Most gulls breed once a year and have predictable breeding seasons lasting for three to five months. Gulls begin to assemble around the colony for a few weeks prior to occupying the colony. Existing pairs re-establish their pair-bonds, and unpaired birds begin courting. Birds then move back into their territories and new males establish new territories and attempt to court females. Gulls defend their territories from rivals of both sexes through calls and aerial attacks.
The nest of a Greater Black-backed Gull, with three typical eggs
Nest building is also part of the pair-bonding. Gull nests are usually mats of herbaceous matter with a central nest cup. Nests are usually built on the ground, but a few species build nests on cliffs, including the kittiwakes which almost always nest in such habitats, and in some cases in trees, like Bonaparte's Gulls. Species that nest in marshes must construct a nesting platform in order to keep the nest dry, particularly in species that nest in tidal marshes. Both sexes gather nesting material and build the nest, but the division of labour isn't always exactly equal. 

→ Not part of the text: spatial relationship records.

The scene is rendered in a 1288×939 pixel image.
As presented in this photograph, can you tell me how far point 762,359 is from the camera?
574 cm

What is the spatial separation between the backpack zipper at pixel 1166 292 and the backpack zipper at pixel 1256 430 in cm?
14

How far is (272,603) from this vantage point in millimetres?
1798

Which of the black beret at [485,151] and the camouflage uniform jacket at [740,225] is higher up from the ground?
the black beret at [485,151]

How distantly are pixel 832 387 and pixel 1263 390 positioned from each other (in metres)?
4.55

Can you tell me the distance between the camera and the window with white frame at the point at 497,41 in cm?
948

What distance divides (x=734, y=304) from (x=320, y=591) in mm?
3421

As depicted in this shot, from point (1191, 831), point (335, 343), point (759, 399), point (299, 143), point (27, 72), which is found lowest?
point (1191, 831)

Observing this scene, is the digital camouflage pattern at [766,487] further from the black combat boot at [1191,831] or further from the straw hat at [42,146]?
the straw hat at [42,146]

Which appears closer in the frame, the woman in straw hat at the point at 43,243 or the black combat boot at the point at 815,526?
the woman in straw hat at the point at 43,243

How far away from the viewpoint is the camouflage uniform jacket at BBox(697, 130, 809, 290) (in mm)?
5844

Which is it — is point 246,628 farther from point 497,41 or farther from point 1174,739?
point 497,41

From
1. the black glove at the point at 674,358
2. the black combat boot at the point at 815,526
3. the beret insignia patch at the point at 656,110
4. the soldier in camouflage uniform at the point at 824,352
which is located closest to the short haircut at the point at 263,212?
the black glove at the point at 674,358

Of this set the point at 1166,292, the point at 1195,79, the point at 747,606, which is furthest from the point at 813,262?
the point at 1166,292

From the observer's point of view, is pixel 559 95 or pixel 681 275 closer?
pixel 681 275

Clutch size is typically three eggs, although it is two in some of the smaller species and only one egg for the Swallow-tailed Gull. Within colonies birds will synchronise their laying, with synchronisation being higher in larger colonies, although after a certain level this levels off. The eggs of gulls are usually dark tan to brown or dark olive with dark splotches and scrawl markings, and are well camouflaged. Both sexes incubate the eggs, with incubation bouts lasting between one and four hours during the day and one parent incubating through the night.

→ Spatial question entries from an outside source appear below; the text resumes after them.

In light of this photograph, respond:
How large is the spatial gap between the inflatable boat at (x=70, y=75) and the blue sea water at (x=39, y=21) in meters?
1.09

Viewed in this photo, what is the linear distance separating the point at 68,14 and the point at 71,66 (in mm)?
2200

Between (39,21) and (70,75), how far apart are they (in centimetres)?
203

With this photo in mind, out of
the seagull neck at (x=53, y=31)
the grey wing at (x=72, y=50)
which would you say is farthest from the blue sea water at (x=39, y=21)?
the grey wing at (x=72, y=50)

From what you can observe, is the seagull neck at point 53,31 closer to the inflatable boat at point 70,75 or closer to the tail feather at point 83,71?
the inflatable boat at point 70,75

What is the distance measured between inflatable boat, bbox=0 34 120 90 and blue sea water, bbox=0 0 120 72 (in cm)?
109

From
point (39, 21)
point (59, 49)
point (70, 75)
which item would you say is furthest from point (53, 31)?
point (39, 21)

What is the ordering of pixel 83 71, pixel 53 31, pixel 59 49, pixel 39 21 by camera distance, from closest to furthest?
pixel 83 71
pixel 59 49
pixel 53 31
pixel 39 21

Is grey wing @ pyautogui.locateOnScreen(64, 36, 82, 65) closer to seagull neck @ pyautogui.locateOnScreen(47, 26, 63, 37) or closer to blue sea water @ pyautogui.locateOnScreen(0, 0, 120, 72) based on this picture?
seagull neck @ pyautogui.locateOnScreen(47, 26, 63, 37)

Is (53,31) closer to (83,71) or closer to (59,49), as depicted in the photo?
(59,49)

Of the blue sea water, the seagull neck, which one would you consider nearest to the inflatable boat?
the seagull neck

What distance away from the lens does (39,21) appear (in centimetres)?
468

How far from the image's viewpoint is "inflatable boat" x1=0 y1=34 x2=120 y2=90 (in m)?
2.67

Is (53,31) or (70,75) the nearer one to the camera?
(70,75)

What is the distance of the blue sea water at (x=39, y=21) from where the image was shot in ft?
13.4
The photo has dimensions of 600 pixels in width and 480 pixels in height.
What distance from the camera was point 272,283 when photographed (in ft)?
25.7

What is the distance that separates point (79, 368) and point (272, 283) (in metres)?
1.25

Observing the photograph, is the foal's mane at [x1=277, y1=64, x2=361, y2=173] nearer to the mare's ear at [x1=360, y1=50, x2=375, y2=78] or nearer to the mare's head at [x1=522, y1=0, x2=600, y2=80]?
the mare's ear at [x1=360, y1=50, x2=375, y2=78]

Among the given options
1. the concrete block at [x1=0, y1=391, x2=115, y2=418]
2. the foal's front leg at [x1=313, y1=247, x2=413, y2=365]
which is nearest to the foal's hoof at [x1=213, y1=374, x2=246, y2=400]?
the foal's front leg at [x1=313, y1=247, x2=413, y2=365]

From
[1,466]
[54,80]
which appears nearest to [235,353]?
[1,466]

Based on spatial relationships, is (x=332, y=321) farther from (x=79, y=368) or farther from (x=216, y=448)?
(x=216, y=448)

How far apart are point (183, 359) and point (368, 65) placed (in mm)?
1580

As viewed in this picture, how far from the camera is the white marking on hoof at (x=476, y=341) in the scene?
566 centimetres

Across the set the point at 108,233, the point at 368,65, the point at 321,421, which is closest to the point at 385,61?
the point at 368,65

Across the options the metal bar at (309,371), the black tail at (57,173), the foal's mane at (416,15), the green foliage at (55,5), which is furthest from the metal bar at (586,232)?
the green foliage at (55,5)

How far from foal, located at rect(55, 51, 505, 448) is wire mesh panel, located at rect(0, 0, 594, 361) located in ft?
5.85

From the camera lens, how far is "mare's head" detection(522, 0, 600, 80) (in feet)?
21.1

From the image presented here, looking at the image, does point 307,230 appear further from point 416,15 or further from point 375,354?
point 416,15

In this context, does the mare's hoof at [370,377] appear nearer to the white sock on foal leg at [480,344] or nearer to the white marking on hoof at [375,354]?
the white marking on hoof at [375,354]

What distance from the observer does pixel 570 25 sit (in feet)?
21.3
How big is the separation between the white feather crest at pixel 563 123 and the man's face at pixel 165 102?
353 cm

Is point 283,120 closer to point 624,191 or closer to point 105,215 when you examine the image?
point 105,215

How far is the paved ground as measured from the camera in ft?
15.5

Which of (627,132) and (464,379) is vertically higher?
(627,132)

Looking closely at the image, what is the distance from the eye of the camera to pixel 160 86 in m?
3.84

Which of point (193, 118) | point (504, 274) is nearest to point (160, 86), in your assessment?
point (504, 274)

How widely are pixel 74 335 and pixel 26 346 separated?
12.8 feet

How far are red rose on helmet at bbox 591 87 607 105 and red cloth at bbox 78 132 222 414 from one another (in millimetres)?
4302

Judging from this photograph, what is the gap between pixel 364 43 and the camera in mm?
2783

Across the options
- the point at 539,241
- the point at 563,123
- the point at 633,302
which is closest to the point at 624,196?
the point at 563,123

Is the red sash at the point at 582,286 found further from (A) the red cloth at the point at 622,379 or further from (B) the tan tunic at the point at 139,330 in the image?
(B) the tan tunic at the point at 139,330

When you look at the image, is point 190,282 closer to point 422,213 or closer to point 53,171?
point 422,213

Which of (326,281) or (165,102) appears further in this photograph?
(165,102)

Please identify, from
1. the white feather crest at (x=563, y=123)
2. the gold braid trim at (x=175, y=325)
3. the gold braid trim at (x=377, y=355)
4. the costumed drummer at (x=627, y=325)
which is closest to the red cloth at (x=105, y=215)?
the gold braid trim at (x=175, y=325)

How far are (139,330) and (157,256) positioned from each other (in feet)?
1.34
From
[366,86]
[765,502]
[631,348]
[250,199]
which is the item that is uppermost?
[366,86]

Incubation lasts between 22 and 26 days, and begins after laying the first egg, although it is discontinuous until the second egg is laid. This means the first two chicks are born close together, and the third chick some time later. Young chicks are brooded by their parents for about one or two weeks, and are often at least one parent will remain with them until they fledge in order to guard them. Both parents feed the chicks, although early on in the rearing period the male does most of the feeding and the female most of the brooding and guarding.